Depuis 1995, elles étaient place Galatasaray, à Istanbul, réclamant justice et vérité pour leurs proches disparus. Elles sont ce jeudi poursuivies comme des criminelles.
Ils sont 46 ce jeudi à se retrouver sur le banc des accusés d’un tribunal d’Istanbul. Le but ? Faire taire les récalcitrants et mettre en garde ceux qui n’acceptent pas la répression et voudraient relever la tête. Ce procès touche des femmes et des hommes, de tous âges. Leur crime ? Refuser l’oubli, refuser que leurs proches disparus dans des arrière-salles de la police ou de la gendarmerie n’aient jamais de sépultures et que les assassins ne soient pas inquiétés. (...)
C’était un 27 mai 1995. Ce jour-là, celles que l’on va rapidement appeler les « Mères du samedi » – ce qui n’est pas sans rappeler ces « Mères de la place de Mai » en Argentine dans les années 1970 – décident d’appeler à un sit-in devant le lycée de Galatasaray, sur l’avenue très fréquentée Istiklal à Istanbul. Leur but : exiger des autorités qu’elles fassent la lumière sur le sort de leurs enfants dont elles n’ont plus de traces depuis leur arrestation par les forces de sécurité turques. Dans les années 1990, les « disparitions », tout comme les exécutions extrajudiciaires, étaient nombreuses, particulièrement dans les régions kurdes de la Turquie. Cette politique avait commencé lors du coup d’État militaire de septembre 1980, mais, par la suite, elle est devenue quasiment politique d’État.

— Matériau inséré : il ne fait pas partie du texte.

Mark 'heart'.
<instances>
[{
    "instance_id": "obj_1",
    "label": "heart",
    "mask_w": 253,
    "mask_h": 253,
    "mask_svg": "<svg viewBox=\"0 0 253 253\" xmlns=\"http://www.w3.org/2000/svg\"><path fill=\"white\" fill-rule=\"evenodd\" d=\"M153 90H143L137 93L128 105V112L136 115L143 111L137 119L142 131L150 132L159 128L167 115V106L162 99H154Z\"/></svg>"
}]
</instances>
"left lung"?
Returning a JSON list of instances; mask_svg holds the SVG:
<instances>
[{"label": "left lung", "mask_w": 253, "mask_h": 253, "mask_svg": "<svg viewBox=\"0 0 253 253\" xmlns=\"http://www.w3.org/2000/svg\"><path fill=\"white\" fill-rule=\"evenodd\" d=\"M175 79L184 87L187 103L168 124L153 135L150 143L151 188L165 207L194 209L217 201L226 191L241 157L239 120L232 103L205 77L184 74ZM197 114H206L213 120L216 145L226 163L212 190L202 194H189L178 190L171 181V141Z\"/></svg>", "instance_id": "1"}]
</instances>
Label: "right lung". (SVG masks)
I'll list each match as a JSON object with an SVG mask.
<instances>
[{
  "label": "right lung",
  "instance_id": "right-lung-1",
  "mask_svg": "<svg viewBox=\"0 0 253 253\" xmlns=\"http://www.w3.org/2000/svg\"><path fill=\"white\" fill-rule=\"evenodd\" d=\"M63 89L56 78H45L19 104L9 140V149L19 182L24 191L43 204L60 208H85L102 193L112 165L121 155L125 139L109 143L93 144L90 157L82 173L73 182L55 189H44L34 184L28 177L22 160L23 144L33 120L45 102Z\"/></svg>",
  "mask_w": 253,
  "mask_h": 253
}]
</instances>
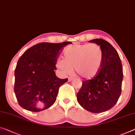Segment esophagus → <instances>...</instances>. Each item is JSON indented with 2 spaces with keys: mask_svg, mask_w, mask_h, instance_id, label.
<instances>
[{
  "mask_svg": "<svg viewBox=\"0 0 135 135\" xmlns=\"http://www.w3.org/2000/svg\"><path fill=\"white\" fill-rule=\"evenodd\" d=\"M73 78L72 77H69L68 78V82H71L72 80H73Z\"/></svg>",
  "mask_w": 135,
  "mask_h": 135,
  "instance_id": "esophagus-1",
  "label": "esophagus"
}]
</instances>
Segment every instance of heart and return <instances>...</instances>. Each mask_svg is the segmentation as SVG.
<instances>
[{"label": "heart", "mask_w": 135, "mask_h": 135, "mask_svg": "<svg viewBox=\"0 0 135 135\" xmlns=\"http://www.w3.org/2000/svg\"><path fill=\"white\" fill-rule=\"evenodd\" d=\"M64 59L56 61V67L64 74L76 73L84 79H92L99 73L104 59L102 48L96 44H75L68 45L64 52Z\"/></svg>", "instance_id": "heart-1"}]
</instances>
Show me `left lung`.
Returning a JSON list of instances; mask_svg holds the SVG:
<instances>
[{"mask_svg": "<svg viewBox=\"0 0 135 135\" xmlns=\"http://www.w3.org/2000/svg\"><path fill=\"white\" fill-rule=\"evenodd\" d=\"M89 42L102 48L103 63L95 77L82 82L77 100L84 109L98 113L110 110L118 102L121 93L123 70L119 56L109 42L102 39Z\"/></svg>", "mask_w": 135, "mask_h": 135, "instance_id": "left-lung-1", "label": "left lung"}]
</instances>
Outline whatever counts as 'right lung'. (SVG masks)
Listing matches in <instances>:
<instances>
[{
	"label": "right lung",
	"mask_w": 135,
	"mask_h": 135,
	"mask_svg": "<svg viewBox=\"0 0 135 135\" xmlns=\"http://www.w3.org/2000/svg\"><path fill=\"white\" fill-rule=\"evenodd\" d=\"M71 44L42 42L24 52L15 71L14 90L20 106L37 112L55 103L59 87L68 80L56 76V63L62 48Z\"/></svg>",
	"instance_id": "obj_1"
}]
</instances>
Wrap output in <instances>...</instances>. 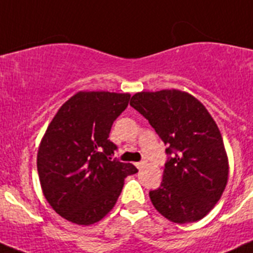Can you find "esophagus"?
<instances>
[{
  "label": "esophagus",
  "mask_w": 253,
  "mask_h": 253,
  "mask_svg": "<svg viewBox=\"0 0 253 253\" xmlns=\"http://www.w3.org/2000/svg\"><path fill=\"white\" fill-rule=\"evenodd\" d=\"M145 165H146V163L145 161H141V163H136V166H137V169H143L145 168Z\"/></svg>",
  "instance_id": "esophagus-1"
}]
</instances>
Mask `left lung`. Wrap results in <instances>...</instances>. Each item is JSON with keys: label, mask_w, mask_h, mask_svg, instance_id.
Masks as SVG:
<instances>
[{"label": "left lung", "mask_w": 253, "mask_h": 253, "mask_svg": "<svg viewBox=\"0 0 253 253\" xmlns=\"http://www.w3.org/2000/svg\"><path fill=\"white\" fill-rule=\"evenodd\" d=\"M146 118L171 155L152 206L177 224L206 217L228 180V158L217 124L195 97L179 89L140 92L129 102Z\"/></svg>", "instance_id": "obj_1"}]
</instances>
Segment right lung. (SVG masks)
<instances>
[{
	"mask_svg": "<svg viewBox=\"0 0 253 253\" xmlns=\"http://www.w3.org/2000/svg\"><path fill=\"white\" fill-rule=\"evenodd\" d=\"M131 94L78 92L59 108L38 151V172L47 203L59 215L89 226L115 207L132 164L112 160L108 140Z\"/></svg>",
	"mask_w": 253,
	"mask_h": 253,
	"instance_id": "obj_1",
	"label": "right lung"
}]
</instances>
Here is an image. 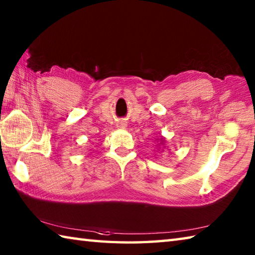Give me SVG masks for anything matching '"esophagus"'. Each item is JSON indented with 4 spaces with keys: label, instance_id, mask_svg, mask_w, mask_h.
<instances>
[{
    "label": "esophagus",
    "instance_id": "1",
    "mask_svg": "<svg viewBox=\"0 0 255 255\" xmlns=\"http://www.w3.org/2000/svg\"><path fill=\"white\" fill-rule=\"evenodd\" d=\"M120 128H124V124H123V123L120 124Z\"/></svg>",
    "mask_w": 255,
    "mask_h": 255
}]
</instances>
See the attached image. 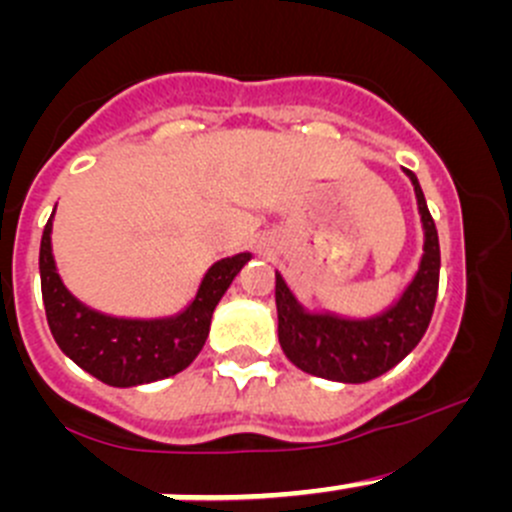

Les assassins ne seront peut-être jamais jugés
Depuis ce 27 mai, il y a presque vingt-six ans maintenant, elles n’ont eu de cesse de se rassembler chaque samedi. Une poignée au départ, elles se sont rapidement retrouvées des centaines. Des familles entières sont venues. Et des associations de défense des droits de l’homme. Et des partis politiques de gauche. Et des syndicats. Ils se retrouvent devant le siège de l’Association des droits de l’homme (IHD) d’Istanbul, malgré le déploiement de la police et de la gendarmerie. Ces dernières pourchassaient les manifestants, frappant ces vieilles dames sans retenue, un peu comme à l’entraînement.
Chaque rassemblement était marqué par le récit de la vie d’une victime pour lui rendre hommage et demander justice. (...)
Une audience qui s’ouvre dans l’indifférence des pays européens
Si Emine n’est pas inculpée, à cause sans doute de sa popularité – elle apparaît sur de nombreuses photos, à différentes époques, où on voit la police la molester –, plusieurs membres de sa famille le sont. Comme ses enfants Ali et Maside, le frère et la sœur de Hasan Ocak. Ils seront, entre autres, aux côtés de Faruk Eren, frère du journaliste Hayrettin Eren, dont on ne sait ce qu’il est devenu. « Ils veulent nous empêcher l’accès à Galatasaray par la peur et les pressions, mais nous n’abandonnerons jamais » (...)
Le procès qui s’ouvre est, à n’en pas douter, le moyen ultime pour que disparaisse ce cri maternel et politique. Sont criminalisés ceux qui réclament la vérité et la justice. Qu’il s’ouvre dans l’indifférence des pays européens ne doit pas étonner. Le 23 mars, une association kurde a été perquisitionnée à Marseille et plusieurs militants, en France, ont été placés en garde à vue. Pour le plus grand contentement d’Erdogan.